Per le strumentazioni tecnologiche il medico specialista prescrittore (in genere il fisiatra o il neurologo che svolge la sua mansione in una Struttura Pubblica o Privata Accreditata) avvia la prescrizione clinica con cui si richiede l’erogazione dei dispositivi. Al di fuori della regione Lombardia le prescrizioni cartacee devono essere consegnate all’ufficio protesi del distretto sanitario territoriale di riferimento, che una volta acquisita la prescrizione può verificare se dispone della strumentazione a magazzino per il suo ricondizionamento ed avviare secondariamente l’ordine di noleggio o acquisto dello stesso device all’azienda aggiudicataria. Non è possibile descrivere il percorso in maniera univoca, ogni territorio elabora ed avvia procedure differenti, che non facilitano e non rendono snello il percorso in tutte le sue fasi. In alcuni territori, ad esempio, nonostante sia già stata erogata una prescrizione clinica in tal senso, è dovuto un ulteriore intervento di valutazione e prova delle tecnologie, poiché la procedura elaborata a livello territoriale lo rende un passaggio obbligato». Il tutto in media si “risolve” in sei mesi, anche se in realtà il supporto tecnico sarebbe necessario anche durante la fase di follow up come mette in evidenza la terapista occupazionale «L’evoluzione della malattia può provocare nuove difficoltà per la persona con SLA (ad esempio può diventare complicato e faticoso fissare o raggiungere uno o più punti del monitor con gli occhi) che a loro volta generano la necessità di apportare delle modifiche alla configurazione del device per garantire quanto più la comunicazione. Anche in questo contesto non ci sono percorsi ben delineati e chiari per facilitare l’erogazione degli interventi di assistenza ai device quando già sono stati erogati alla persona».
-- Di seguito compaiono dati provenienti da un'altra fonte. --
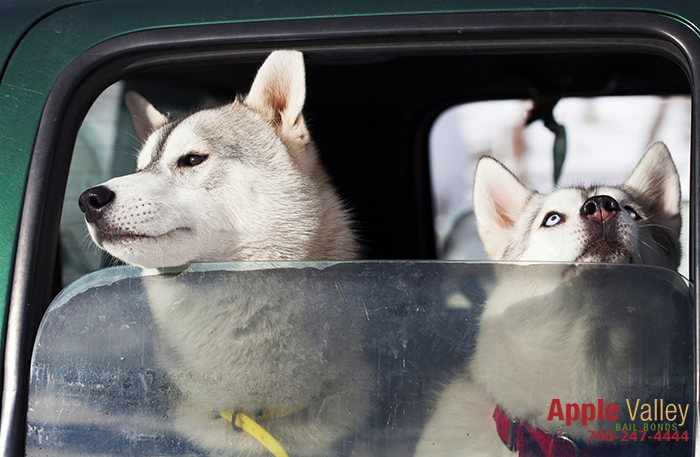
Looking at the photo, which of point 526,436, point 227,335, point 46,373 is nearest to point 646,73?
point 526,436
La Lombardia con la procedura digitalizzata ha accorciato i tempi, ma ancora non basta. La burocrazia purtroppo rappresenta un problema di difficile soluzione. «Ma non l’unico – fa notare Giordana – purtroppo c’è poca formazione e informazione su più livelli. Per questo con un gruppo di lavoro di AISLA abbiamo predisposto un documento di buona pratica per i percorsi di comunicazione aumentativa alternativa, nel tentativo di dare delle linee guida che partissero dalla segnalazione del bisogno fino al momento che segue alla fornitura dei comunicatori: il follow up, delineando le diverse fasi del percorso che coinvolgono la persona con SLA, i famigliari, le figure professionali cliniche, le figure amministrative e i tecnici di CAA. Diverse le indicazioni, tra cui un elenco dei principali device di CAA con relativa descrizione e codifica prevista da Nomenclatore Tariffario delle Protesi, e schede di valutazione che hanno la finalità di accompagnare e guidare i diversi attori coinvolti nel percorso di CAA. Cosa serve? Punti di riferimento clinici e amministrativi chiari e definiti, maggiore conoscenza delle tecnologie e delle modalità prescrittive, procedure più snelle e uno sforzo congiunto per rendere meno difficile l’acquisizione di un comunicatore», conclude.